なぜかいつもよりも、ボールが手に吸いつく感じがした。
──これが、正念場ってやつか。
スペイン代表の選手は、自信に満ちた顔をしていた。
PGのジェイコフ、SGのアントニオ、インサイドのギャッソレンとルーカス……全員が、“俺たちの方が強い”って顔してる。
正直、俺たち日本代表の勝ち目は薄い。
個人能力で完全に負けており、俺を除いて全員がミスマッチというあり得ない状況だ。
かくいう俺も、インサイドではルーカスに勝てる自信がない。
でも、うちには山田コーチが仕込んだ策がある。
スターターに入ったウォーカーが、いつもより真剣な表情をしている。
今日のウォーカーは攻守のキーマン。
山田コーチは、アントニオを止めるために、あえて彼をフェイスガードにつけることにしたのだ。

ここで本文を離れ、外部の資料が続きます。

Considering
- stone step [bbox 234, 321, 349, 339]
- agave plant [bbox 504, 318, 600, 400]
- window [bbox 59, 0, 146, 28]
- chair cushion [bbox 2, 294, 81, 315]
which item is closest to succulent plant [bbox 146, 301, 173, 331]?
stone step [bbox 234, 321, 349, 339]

「大、今日のオフェンスはウォーカーとのツーメン主体で行くぞ。リズム掴め」
「任せてください」
いつもより隈が深い山田コーチに、俺は少し小さめの返事をした。
俺とウォーカー。
身体能力最強の二人と呼ばれた俺達だ。
コートに入ると自然と意思疎通ができる。
山田コーチはそう判断したらしい。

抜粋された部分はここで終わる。